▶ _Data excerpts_
☆ ☆ ☆

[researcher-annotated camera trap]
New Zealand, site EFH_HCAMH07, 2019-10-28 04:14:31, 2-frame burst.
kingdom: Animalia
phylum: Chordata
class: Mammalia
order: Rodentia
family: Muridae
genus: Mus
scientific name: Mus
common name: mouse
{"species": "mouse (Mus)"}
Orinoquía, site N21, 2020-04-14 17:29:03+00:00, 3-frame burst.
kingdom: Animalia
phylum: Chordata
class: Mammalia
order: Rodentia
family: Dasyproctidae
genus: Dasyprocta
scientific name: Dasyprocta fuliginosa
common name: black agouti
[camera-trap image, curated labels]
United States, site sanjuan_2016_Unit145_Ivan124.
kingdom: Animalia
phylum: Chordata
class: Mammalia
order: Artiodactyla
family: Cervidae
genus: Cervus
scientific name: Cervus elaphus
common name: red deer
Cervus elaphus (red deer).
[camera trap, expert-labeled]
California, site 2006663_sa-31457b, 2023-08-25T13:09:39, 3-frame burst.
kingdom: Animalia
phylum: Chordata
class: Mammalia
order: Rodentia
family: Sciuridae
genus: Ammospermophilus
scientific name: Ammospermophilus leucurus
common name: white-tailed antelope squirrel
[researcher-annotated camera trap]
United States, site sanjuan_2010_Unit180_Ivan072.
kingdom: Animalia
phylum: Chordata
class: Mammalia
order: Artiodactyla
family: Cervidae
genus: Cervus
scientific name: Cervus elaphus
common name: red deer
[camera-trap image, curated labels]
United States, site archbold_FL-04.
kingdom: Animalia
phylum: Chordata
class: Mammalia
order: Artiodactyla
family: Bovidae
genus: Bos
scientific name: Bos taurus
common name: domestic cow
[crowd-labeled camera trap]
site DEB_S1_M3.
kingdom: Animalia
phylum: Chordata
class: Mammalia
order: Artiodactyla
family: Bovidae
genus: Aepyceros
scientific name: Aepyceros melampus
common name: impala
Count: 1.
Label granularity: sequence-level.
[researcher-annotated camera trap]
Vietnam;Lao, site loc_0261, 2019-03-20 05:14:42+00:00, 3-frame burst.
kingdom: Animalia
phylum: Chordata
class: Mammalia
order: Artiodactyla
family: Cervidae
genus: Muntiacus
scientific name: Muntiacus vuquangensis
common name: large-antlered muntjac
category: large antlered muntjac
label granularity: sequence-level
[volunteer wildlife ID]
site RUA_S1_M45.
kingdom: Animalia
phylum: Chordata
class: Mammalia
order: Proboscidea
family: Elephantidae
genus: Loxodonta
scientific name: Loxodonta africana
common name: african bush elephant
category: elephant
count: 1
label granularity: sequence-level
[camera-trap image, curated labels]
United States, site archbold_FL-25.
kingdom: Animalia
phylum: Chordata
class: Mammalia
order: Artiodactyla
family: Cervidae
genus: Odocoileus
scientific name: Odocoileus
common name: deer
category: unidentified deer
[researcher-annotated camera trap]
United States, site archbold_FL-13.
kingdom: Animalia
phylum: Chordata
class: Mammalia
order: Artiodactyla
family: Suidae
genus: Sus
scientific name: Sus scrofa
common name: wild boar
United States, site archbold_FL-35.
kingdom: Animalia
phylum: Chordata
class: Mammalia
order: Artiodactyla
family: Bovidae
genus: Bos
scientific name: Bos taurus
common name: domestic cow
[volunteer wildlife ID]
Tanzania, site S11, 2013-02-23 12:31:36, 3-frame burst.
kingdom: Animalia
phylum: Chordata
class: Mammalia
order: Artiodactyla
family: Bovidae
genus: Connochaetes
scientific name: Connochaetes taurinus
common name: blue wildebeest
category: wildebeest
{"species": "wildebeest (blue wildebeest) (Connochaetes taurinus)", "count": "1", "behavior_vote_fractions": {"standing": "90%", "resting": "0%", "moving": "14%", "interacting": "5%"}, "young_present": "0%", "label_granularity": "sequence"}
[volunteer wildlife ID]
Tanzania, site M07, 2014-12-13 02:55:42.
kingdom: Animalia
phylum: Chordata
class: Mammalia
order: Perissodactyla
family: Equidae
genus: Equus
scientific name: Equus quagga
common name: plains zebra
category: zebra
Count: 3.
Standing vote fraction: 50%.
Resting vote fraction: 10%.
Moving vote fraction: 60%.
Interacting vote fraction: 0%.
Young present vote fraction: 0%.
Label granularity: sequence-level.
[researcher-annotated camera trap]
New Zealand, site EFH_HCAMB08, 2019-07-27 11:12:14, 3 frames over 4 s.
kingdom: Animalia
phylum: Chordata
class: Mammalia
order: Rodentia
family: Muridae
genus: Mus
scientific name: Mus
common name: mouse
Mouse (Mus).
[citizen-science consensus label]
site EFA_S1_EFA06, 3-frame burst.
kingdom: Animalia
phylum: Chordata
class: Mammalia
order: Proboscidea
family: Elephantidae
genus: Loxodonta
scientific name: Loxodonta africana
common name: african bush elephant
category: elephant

☆ ☆ ☆

▶ _Exercise_
What you need to do is repeat every record above exactly.

▶ _Problem solution_
[researcher-annotated camera trap]
New Zealand, site EFH_HCAMH07, 2019-10-28 04:14:31, 2-frame burst.
kingdom: Animalia
phylum: Chordata
class: Mammalia
order: Rodentia
family: Muridae
genus: Mus
scientific name: Mus
common name: mouse
{"species": "mouse (Mus)"}
Orinoquía, site N21, 2020-04-14 17:29:03+00:00, 3-frame burst.
kingdom: Animalia
phylum: Chordata
class: Mammalia
order: Rodentia
family: Dasyproctidae
genus: Dasyprocta
scientific name: Dasyprocta fuliginosa
common name: black agouti
[camera-trap image, curated labels]
United States, site sanjuan_2016_Unit145_Ivan124.
kingdom: Animalia
phylum: Chordata
class: Mammalia
order: Artiodactyla
family: Cervidae
genus: Cervus
scientific name: Cervus elaphus
common name: red deer
Cervus elaphus (red deer).
[camera trap, expert-labeled]
California, site 2006663_sa-31457b, 2023-08-25T13:09:39, 3-frame burst.
kingdom: Animalia
phylum: Chordata
class: Mammalia
order: Rodentia
family: Sciuridae
genus: Ammospermophilus
scientific name: Ammospermophilus leucurus
common name: white-tailed antelope squirrel
[researcher-annotated camera trap]
United States, site sanjuan_2010_Unit180_Ivan072.
kingdom: Animalia
phylum: Chordata
class: Mammalia
order: Artiodactyla
family: Cervidae
genus: Cervus
scientific name: Cervus elaphus
common name: red deer
[camera-trap image, curated labels]
United States, site archbold_FL-04.
kingdom: Animalia
phylum: Chordata
class: Mammalia
order: Artiodactyla
family: Bovidae
genus: Bos
scientific name: Bos taurus
common name: domestic cow
[crowd-labeled camera trap]
site DEB_S1_M3.
kingdom: Animalia
phylum: Chordata
class: Mammalia
order: Artiodactyla
family: Bovidae
genus: Aepyceros
scientific name: Aepyceros melampus
common name: impala
Count: 1.
Label granularity: sequence-level.
[researcher-annotated camera trap]
Vietnam;Lao, site loc_0261, 2019-03-20 05:14:42+00:00, 3-frame burst.
kingdom: Animalia
phylum: Chordata
class: Mammalia
order: Artiodactyla
family: Cervidae
genus: Muntiacus
scientific name: Muntiacus vuquangensis
common name: large-antlered muntjac
category: large antlered muntjac
label granularity: sequence-level
[volunteer wildlife ID]
site RUA_S1_M45.
kingdom: Animalia
phylum: Chordata
class: Mammalia
order: Proboscidea
family: Elephantidae
genus: Loxodonta
scientific name: Loxodonta africana
common name: african bush elephant
category: elephant
count: 1
label granularity: sequence-level
[camera-trap image, curated labels]
United States, site archbold_FL-25.
kingdom: Animalia
phylum: Chordata
class: Mammalia
order: Artiodactyla
family: Cervidae
genus: Odocoileus
scientific name: Odocoileus
common name: deer
category: unidentified deer
[researcher-annotated camera trap]
United States, site archbold_FL-13.
kingdom: Animalia
phylum: Chordata
class: Mammalia
order: Artiodactyla
family: Suidae
genus: Sus
scientific name: Sus scrofa
common name: wild boar
United States, site archbold_FL-35.
kingdom: Animalia
phylum: Chordata
class: Mammalia
order: Artiodactyla
family: Bovidae
genus: Bos
scientific name: Bos taurus
common name: domestic cow
[volunteer wildlife ID]
Tanzania, site S11, 2013-02-23 12:31:36, 3-frame burst.
kingdom: Animalia
phylum: Chordata
class: Mammalia
order: Artiodactyla
family: Bovidae
genus: Connochaetes
scientific name: Connochaetes taurinus
common name: blue wildebeest
category: wildebeest
{"species": "wildebeest (blue wildebeest) (Connochaetes taurinus)", "count": "1", "behavior_vote_fractions": {"standing": "90%", "resting": "0%", "moving": "14%", "interacting": "5%"}, "young_present": "0%", "label_granularity": "sequence"}
[volunteer wildlife ID]
Tanzania, site M07, 2014-12-13 02:55:42.
kingdom: Animalia
phylum: Chordata
class: Mammalia
order: Perissodactyla
family: Equidae
genus: Equus
scientific name: Equus quagga
common name: plains zebra
category: zebra
Count: 3.
Standing vote fraction: 50%.
Resting vote fraction: 10%.
Moving vote fraction: 60%.
Interacting vote fraction: 0%.
Young present vote fraction: 0%.
Label granularity: sequence-level.
[researcher-annotated camera trap]
New Zealand, site EFH_HCAMB08, 2019-07-27 11:12:14, 3 frames over 4 s.
kingdom: Animalia
phylum: Chordata
class: Mammalia
order: Rodentia
family: Muridae
genus: Mus
scientific name: Mus
common name: mouse
Mouse (Mus).
[citizen-science consensus label]
site EFA_S1_EFA06, 3-frame burst.
kingdom: Animalia
phylum: Chordata
class: Mammalia
order: Proboscidea
family: Elephantidae
genus: Loxodonta
scientific name: Loxodonta africana
common name: african bush elephant
category: elephant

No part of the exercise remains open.